◆ **AIM OF THE TASK**
Reproduce the listing below word for word, keeping every line and its order unchanged.

Data items:
◆ ◆ ◆

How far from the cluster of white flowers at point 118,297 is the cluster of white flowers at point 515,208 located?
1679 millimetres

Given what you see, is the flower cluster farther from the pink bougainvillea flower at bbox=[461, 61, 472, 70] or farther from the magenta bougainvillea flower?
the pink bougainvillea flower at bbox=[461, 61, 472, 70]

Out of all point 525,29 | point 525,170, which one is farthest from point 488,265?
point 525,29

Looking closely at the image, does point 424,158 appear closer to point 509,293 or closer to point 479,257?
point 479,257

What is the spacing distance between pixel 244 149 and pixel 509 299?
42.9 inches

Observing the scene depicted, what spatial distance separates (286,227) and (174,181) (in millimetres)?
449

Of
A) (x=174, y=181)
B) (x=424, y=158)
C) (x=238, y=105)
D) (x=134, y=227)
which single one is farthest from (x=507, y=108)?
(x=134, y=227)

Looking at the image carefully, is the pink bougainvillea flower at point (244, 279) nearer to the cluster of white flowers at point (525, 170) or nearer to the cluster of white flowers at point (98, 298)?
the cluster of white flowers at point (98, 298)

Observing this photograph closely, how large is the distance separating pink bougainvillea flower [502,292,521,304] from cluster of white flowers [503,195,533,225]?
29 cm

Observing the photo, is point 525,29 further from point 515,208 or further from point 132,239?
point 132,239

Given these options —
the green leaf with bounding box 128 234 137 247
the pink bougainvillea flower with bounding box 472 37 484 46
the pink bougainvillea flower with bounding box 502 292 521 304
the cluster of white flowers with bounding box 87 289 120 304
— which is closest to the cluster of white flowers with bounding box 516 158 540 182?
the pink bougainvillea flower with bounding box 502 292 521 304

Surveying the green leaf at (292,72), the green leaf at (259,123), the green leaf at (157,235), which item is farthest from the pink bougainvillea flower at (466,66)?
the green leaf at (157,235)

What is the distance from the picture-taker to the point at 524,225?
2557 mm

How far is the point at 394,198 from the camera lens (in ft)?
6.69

◆ ◆ ◆

◆ **OUTPUT**
How far from the cluster of white flowers at point 118,297 is the cluster of white flowers at point 515,208 located?
1679 millimetres

Given what you see, is the flower cluster farther from the pink bougainvillea flower at bbox=[461, 61, 472, 70] or farther from the magenta bougainvillea flower?
the pink bougainvillea flower at bbox=[461, 61, 472, 70]

Out of all point 525,29 | point 525,170, which one is farthest from point 488,265?
point 525,29

Looking closely at the image, does point 424,158 appear closer to point 509,293 or closer to point 479,257?
point 479,257

What is the spacing distance between pixel 244 149 and pixel 509 299?
42.9 inches

Observing the scene depicted, what spatial distance separates (286,227) and (174,181) (in millimetres)?
449

Of
A) (x=174, y=181)
B) (x=424, y=158)
C) (x=238, y=105)
D) (x=134, y=227)
which single one is farthest from (x=507, y=108)?
(x=134, y=227)

Looking at the image carefully, is the pink bougainvillea flower at point (244, 279) nearer to the cluster of white flowers at point (525, 170) or nearer to the cluster of white flowers at point (98, 298)?
the cluster of white flowers at point (98, 298)

Observing this photograph closely, how large is the distance separating pink bougainvillea flower [502,292,521,304] from cluster of white flowers [503,195,533,225]?
29 cm

Observing the photo, is point 525,29 further from point 515,208 or further from point 132,239?
point 132,239

Given these options —
the green leaf with bounding box 128 234 137 247
the pink bougainvillea flower with bounding box 472 37 484 46
the pink bougainvillea flower with bounding box 502 292 521 304
the cluster of white flowers with bounding box 87 289 120 304
— which is closest to the cluster of white flowers with bounding box 516 158 540 182?
the pink bougainvillea flower with bounding box 502 292 521 304

Surveying the green leaf at (292,72), the green leaf at (259,123), the green leaf at (157,235), which item is farthest from the pink bougainvillea flower at (466,66)?
the green leaf at (157,235)

What is the distance from the picture-taker to the point at 524,225?
2557 mm

How far is the point at 394,198 from the camera lens (in ft)?
6.69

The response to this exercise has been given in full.